→ EXERCISE PROMPT:
Answer these questions using the passage on media genealogy.
(a) What does the Adilkno essay say is elided for as long as the focus is on the "human factor"?
(b) How is media genealogy to be interpreted?
(c) In what literature are traces of the alien found, and as what experience?

→ TEXT TO READ:
The Adilkno essay argues that the hybrid character of media is elided for as long as the focus is on the “human factor”. Similar to OOOers, the point is that they are emphasising the ontological dimension of what Beller is calling the ‘technological’.

Media Genealogy

“Media genealogy is to be interpreted as the chronicle of the coming-out of the alien.”

The neo-McLuhanist approach of Adilkno is fully apparent in their account of the manifestation of the ‘alien’ as a historical signature of media development. Awareness by producers and users of the hybridity of media prompts the development of new media. Aliens “arrive everyday at the push of button” and they “steer humanity toward new media techniques”. The media archaeology movement has a very thorough appreciation of this manifestation of the alien-as-agency that subsumes and coordinates human sensory apparatus. Traces of the alien are found in nineteenth century literature as the experience of a foreign body within the body: the “poetic mechanism is a vehicle for ‘outside powers’.” The alien taps into the human subconscious in the form of images of the supernatural. At stake is the erasure of the distance between the image and the experience, or the experience of the ‘image’ itself. “The alien follows its own trajectory.” This account of media archaeology is preoccupied with the alienation of human experience that transforms media into a conduit of dissassociated ‘(im)personal’ charisma. Manifestation of celebrity worship is not the dialectical subsumption of desire into the ego via the image, but the condition of possibility for belonging itself.

→ STORED DATA:
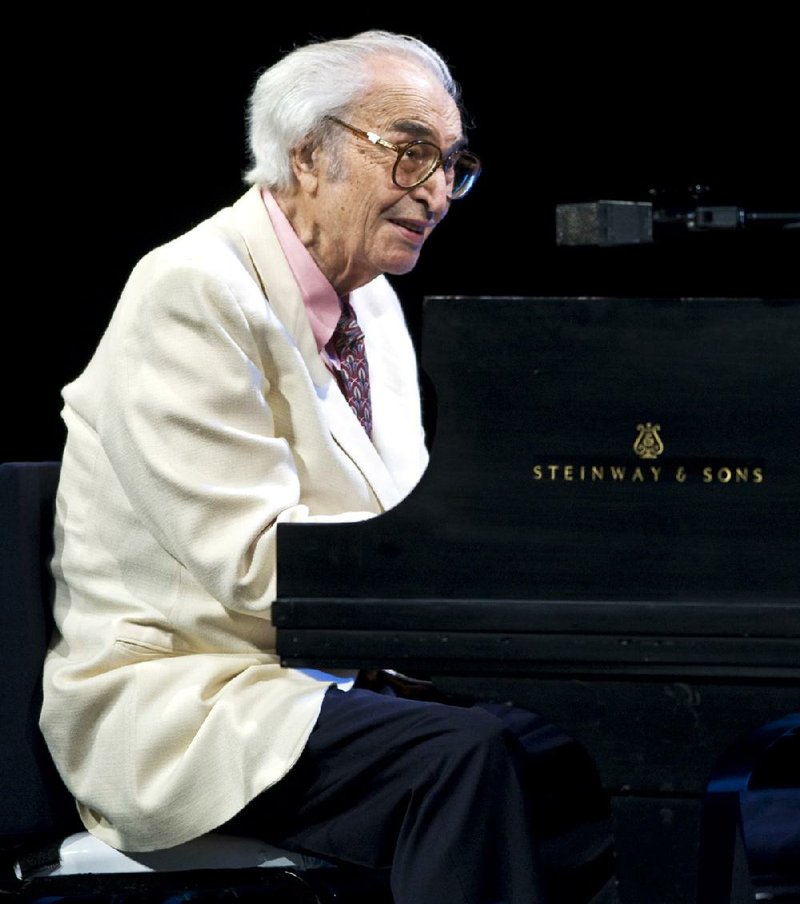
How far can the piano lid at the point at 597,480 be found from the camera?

* * *

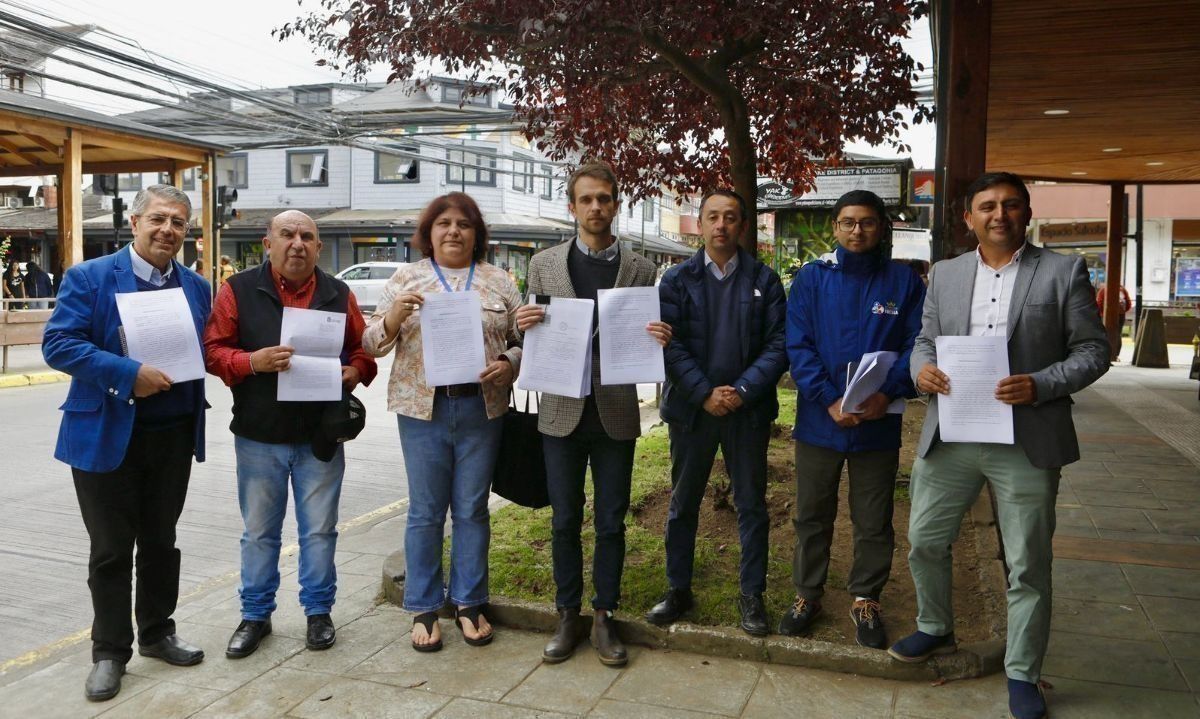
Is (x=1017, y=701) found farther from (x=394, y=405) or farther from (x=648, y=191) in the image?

→ THE ANSWER:
(a) The hybrid character of media.
(b) As the chronicle of the coming-out of the alien.
(c) In nineteenth century literature, as the experience of a foreign body within the body.